Task: Locate each line in the records that contains the word "metal", and copy those lines.

----- Data provided -----

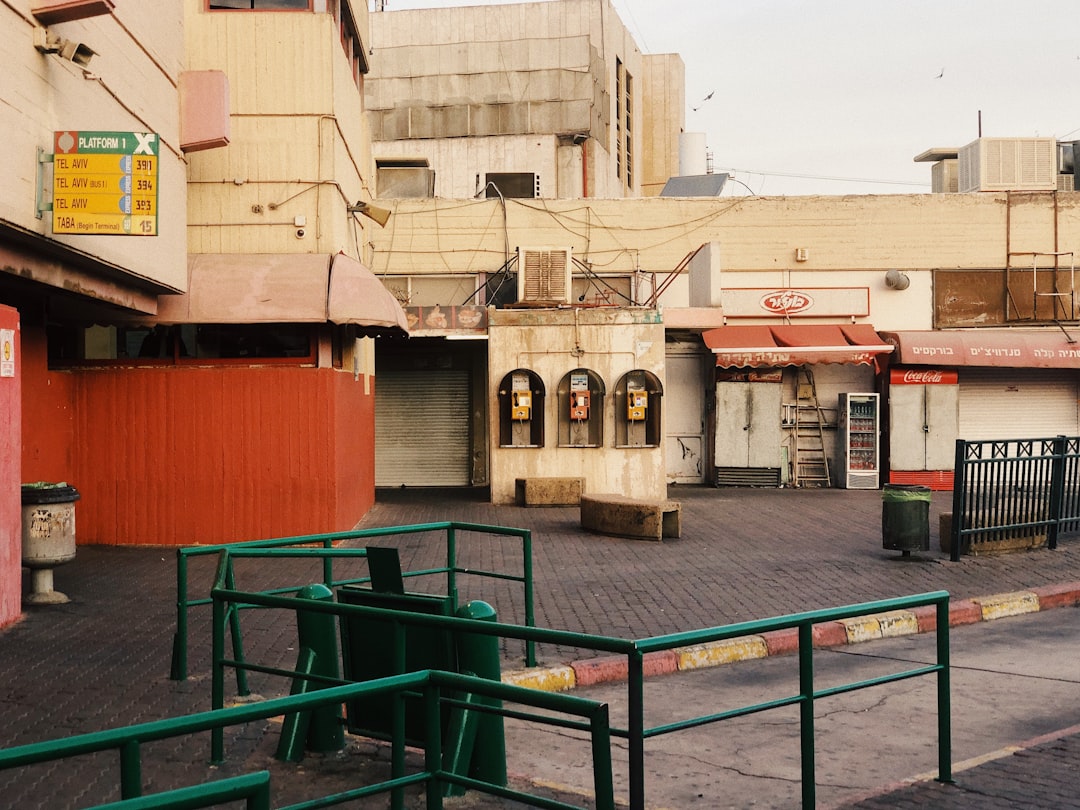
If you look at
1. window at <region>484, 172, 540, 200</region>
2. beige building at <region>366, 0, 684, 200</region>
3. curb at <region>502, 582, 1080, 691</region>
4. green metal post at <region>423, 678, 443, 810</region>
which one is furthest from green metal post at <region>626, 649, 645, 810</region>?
beige building at <region>366, 0, 684, 200</region>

-----

Expected answer:
4. green metal post at <region>423, 678, 443, 810</region>
which one is furthest from green metal post at <region>626, 649, 645, 810</region>?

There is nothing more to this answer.